1. Introduction
Studies on telecommunication service spectrum valuation were not widespread in the past but becoming more readily available after the year 2000. From literature review on the spectrum valuation studies from international experts, we can categorize the studies into two groups [1] . The first values spectrum by opportunity cost approach, which compares the cost and revenue of bidders with and without spectrum. The second group of studies applies econometrics to data collected from past auctions in different countries as a guideline in spectrum valuation for studied country. It starts by using statistical technique to estimate regression model in order to find the relationship between actual auction prices in different countries and its determinants. Then, it forecasts the spectrum price for studied country by replacing the values of determinants in the equation. In this paper, we focus on the second group which uses economic method in finding the relationship between spectrum price from real auctions in different countries (auction price) and its determinants. Spectrum valuation by econometrics is easier than the opportunity cost approach as an econometric model needs macro-level data which are usually public. In contrast, the calculation of opportunity costs needs micro-level data including engineering, technology and business data which are usually confidential.
This paper presents a radio spectrum valuation method by using censored regression method which is a type of econometrics method. To construct censored regression model, the study in [2] categorized determinants of spectrum value (price/MHz/pop) into five groups as shown in Table 1: variables that reflected economic condition and mobile market characteristics, license characteristics, financial obligation, service obligations and auction procedure.

→ ACTIVITY 1:
Answer these questions from the spectrum valuation introduction above.
(a) How does the first group of studies value spectrum?
(b) What kind of regression method does the paper use?
(c) Into how many groups did the study in [2] sort the determinants of spectrum value?
→ ACTIVITY 2:
Decide whether each statement agrees with the spectrum valuation introduction above, and quote the words that settle it.
(a) The paper concentrates on the opportunity cost approach.
(b) An econometric model relies on macro-level data that are usually public.
(c) Spectrum valuation studies were widespread before the year 2000.
→ ACTIVITY 3:
According to the spectrum valuation introduction above, why is valuing spectrum by econometrics easier than using the opportunity cost approach?

→ AVAILABLE DATA:

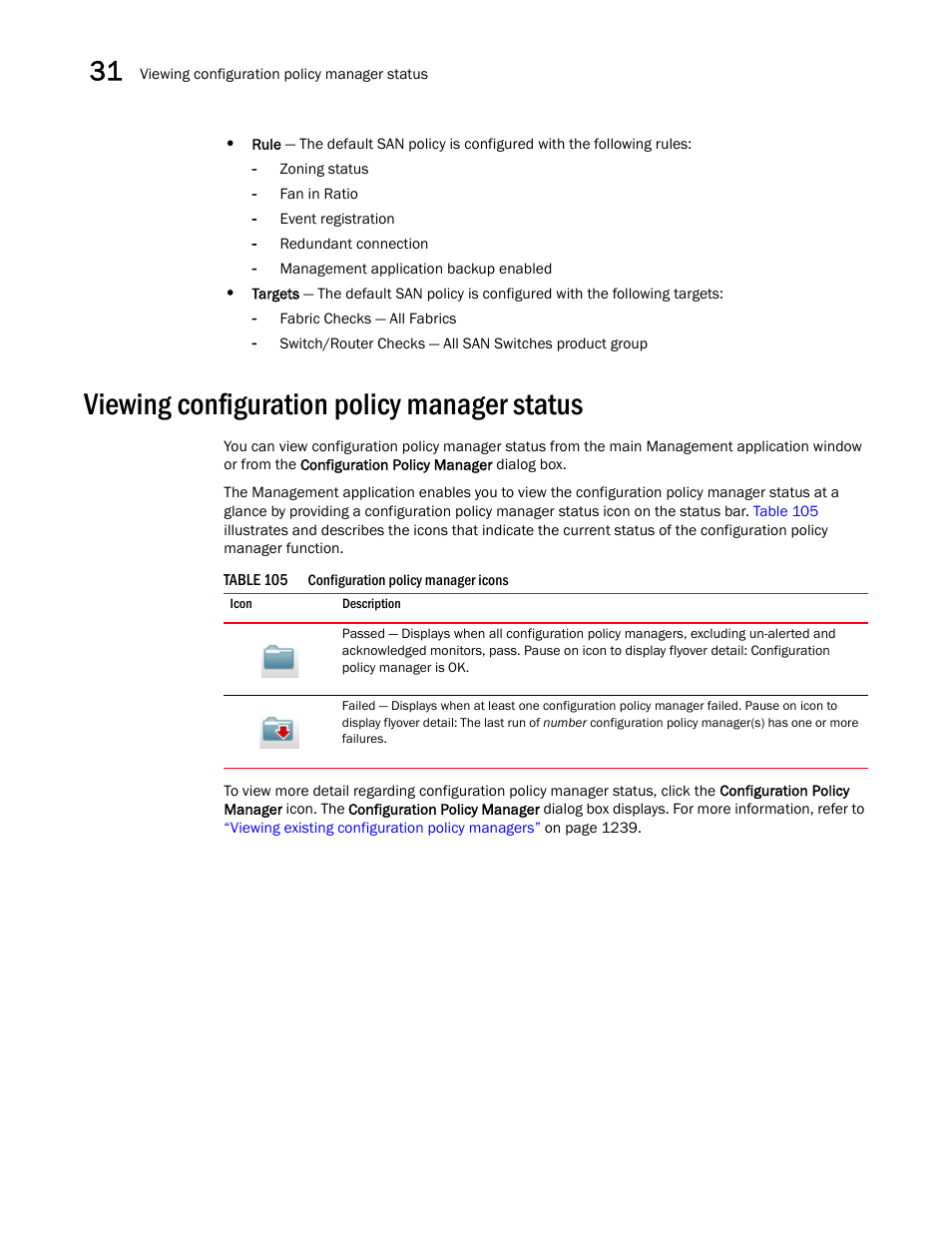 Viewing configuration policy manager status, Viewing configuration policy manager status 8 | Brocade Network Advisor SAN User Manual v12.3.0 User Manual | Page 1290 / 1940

→ WRITTEN SOLUTION 1:
(a) It uses the opportunity cost approach, comparing the cost and revenue of bidders with and without spectrum.
(b) Censored regression.
(c) Five.

→ WRITTEN SOLUTION 2:
(a) No: "In this paper, we focus on the second group which uses economic method in finding the relationship between spectrum price from real auctions in different countries (auction price) and its determinants."
(b) Yes: "an econometric model needs macro-level data which are usually public."
(c) No: "were not widespread in the past but becoming more readily available after the year 2000."

→ WRITTEN SOLUTION 3:
An econometric model needs macro-level data, which are usually public. Calculating opportunity costs instead requires micro-level data, including engineering, technology and business data, which are usually confidential.